INSTITUTO DA DELAÇÃO PREMIADA NO COMBATE ÀS ORGANIZAÇÕES CRIMINOSAS

Introdução

O tema delação premiada nunca fora tão acalorado no Brasil como nos últimos anos em consequência ao sucesso obtido pelos desdobramentos da Operação Lava Jato. A referida operação iniciou com o descobrimento de uma grande rede de lavagem de dinheiro, fato corriqueiro entre as operaçãos da Polícia Federal, o que não se esperava era a proporção da organização criminosa e as pessoas envolvidas. A princípio o que parecia um pequeno grupo organizado para a lavagem de dinheiro se tornou um dos maiores casos de corrupção do Brasil, em que lamentávelmente faziam parte, doleiros, empreiteiros, diretores da Petrobrás e senadores, deputados federais, assessores entre outros. A condenação do referido grupo só foi possível em decorrência da aplicação de um instituto relativamente novo no ordenamento jurídico: a delação premiada. Com a possibilidade em colaborar com a justiça os primeiros investigados Alberto Yossef e o ex diretor da Petrobrás abriram o jogo aos investigadores, as denúncias aos corréus desencaderam a possibilidade de descobertas de uma grande organização criminosa em que sofrera a estatal com a sangria através de contratos licitatórios fraudulentos articulados de forma tão bem elaborada que sem a delação dos referidos delatores não seria possível desvendar. Até o mês de dezembro de 2017, cerca de 1,5 bilhões foram devolvidos à estatal, pelos condenados, obviamente que os desvios foram bem maiores, entretanto sem os resultados obtidos pela instituto da delação tal quantia jamais seria devoldida aos cofres da Petrobrás, e muito pior, a justiça e os brasileiros jamais teriam conhecimento do esquema corrupto em que participaram representantes eleitos pelo povo para legislar e ao invés de cumprir suas designações legais participaram vergonhosamente do maior escandálo de corrupção já existênte no Brasil. O objetivo desta pesquisa é abordar o instituto que muitas vezes fora duramente criticado por alguns juristas, principalmente pelos renomados advogados de defesa dos réus ação penal que resultado das investigações.

I - Precedentes

A primeira Lei que tratou explicitamente do instituto da colaboração premiada no Brasil foi a Lei dos Crimes hediondos, em que em seu artigo 8º, parágrafo único determina: “O participante e o associado que denunciar à autoridade o bando ou quadrilha, possibilitando seu desmantelamento, terá a pena reduzida de um a dois terços”. Assim surge o instituto da colaboração premiada no Brasil, não apenas a colaboração como abrangendo também o termo delação premiada como veremos acima. Insta salientar que o referido artigo ainda é vigente para os delitos desta lei.

Na atualidade, temos o instituto da colaboração premiada presente na lei de drogas, em seu artigo 41, caput: “ O indiciado ou acusado que colaborar voluntariamente com a investigação policial e o processo criminal na identificação dos demais co-autores ou partícipes do crime e na recuperação total ou parcial do produto do crime, no caso de condenação, terá pena reduzida de um terço a dois terços.”

----

Lista de tarefas ->
[1] Responda às perguntas abaixo com base no trecho sobre delação premiada.
(a) Qual foi a primeira lei a tratar explicitamente da colaboração premiada no Brasil?
(b) Quanto havia sido devolvido à Petrobrás pelos condenados até dezembro de 2017?
(c) Segundo o artigo 41 da lei de drogas, qual é a redução de pena prevista para quem colabora?
[2] Transforme em lista o parágrafo do trecho que começa com "Na atualidade, temos", preservando os fatos principais.

----

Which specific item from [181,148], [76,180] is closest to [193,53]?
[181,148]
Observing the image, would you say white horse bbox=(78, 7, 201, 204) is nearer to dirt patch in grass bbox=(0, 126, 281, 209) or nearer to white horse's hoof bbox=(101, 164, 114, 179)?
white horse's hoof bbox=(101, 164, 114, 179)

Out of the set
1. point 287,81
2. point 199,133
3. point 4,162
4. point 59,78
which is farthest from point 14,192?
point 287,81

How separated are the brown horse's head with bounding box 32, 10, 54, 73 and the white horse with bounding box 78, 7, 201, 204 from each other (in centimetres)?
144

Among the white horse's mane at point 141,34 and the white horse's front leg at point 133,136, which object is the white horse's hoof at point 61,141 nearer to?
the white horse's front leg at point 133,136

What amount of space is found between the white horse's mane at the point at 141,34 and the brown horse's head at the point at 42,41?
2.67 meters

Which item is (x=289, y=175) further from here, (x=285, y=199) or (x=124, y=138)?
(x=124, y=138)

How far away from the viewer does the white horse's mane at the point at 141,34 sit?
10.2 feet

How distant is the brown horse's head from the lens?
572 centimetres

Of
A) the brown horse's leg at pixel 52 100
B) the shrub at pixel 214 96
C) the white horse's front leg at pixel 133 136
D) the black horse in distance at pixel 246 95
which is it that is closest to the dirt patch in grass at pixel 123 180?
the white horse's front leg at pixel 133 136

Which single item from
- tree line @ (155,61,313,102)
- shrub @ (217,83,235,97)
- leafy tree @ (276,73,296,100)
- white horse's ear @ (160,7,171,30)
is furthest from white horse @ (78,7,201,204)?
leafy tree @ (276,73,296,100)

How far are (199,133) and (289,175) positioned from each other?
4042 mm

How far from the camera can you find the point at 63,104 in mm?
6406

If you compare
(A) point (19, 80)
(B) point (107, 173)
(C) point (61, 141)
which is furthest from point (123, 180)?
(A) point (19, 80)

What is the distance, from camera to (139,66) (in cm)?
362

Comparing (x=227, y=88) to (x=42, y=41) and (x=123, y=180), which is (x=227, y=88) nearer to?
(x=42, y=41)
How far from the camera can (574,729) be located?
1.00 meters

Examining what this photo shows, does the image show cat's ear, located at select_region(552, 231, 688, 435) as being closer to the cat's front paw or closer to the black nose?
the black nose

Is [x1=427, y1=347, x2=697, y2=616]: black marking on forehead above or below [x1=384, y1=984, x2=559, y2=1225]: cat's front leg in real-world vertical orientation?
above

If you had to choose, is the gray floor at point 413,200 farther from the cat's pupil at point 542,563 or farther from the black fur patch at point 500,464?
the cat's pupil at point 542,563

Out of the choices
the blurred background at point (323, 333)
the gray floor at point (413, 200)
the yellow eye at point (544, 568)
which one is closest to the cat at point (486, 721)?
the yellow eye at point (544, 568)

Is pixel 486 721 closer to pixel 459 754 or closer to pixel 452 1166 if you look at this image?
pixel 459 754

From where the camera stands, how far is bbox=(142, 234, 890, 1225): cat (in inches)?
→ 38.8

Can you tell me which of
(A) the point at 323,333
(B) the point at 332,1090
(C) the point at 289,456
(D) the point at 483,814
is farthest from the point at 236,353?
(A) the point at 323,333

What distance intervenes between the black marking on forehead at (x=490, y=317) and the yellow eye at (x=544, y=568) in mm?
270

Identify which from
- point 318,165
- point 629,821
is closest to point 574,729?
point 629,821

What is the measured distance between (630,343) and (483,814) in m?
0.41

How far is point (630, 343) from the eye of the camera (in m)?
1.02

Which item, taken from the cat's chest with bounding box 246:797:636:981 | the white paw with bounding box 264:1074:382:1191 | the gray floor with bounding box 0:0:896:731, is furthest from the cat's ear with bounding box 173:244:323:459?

----

Resultados ->
[1]
(a) A Lei dos Crimes Hediondos, em seu artigo 8º, parágrafo único.
(b) Cerca de 1,5 bilhão.
(c) De um terço a dois terços, no caso de condenação.

[2]
- A colaboração premiada está prevista atualmente na lei de drogas, no artigo 41, caput.
- Aplica-se ao indiciado ou acusado que colaborar voluntariamente com a investigação policial e com o processo criminal.
- A colaboração deve servir para identificar os demais coautores ou partícipes do crime.
- Deve servir também para recuperar, total ou parcialmente, o produto do crime.
- Em caso de condenação, a pena é reduzida de um terço a dois terços.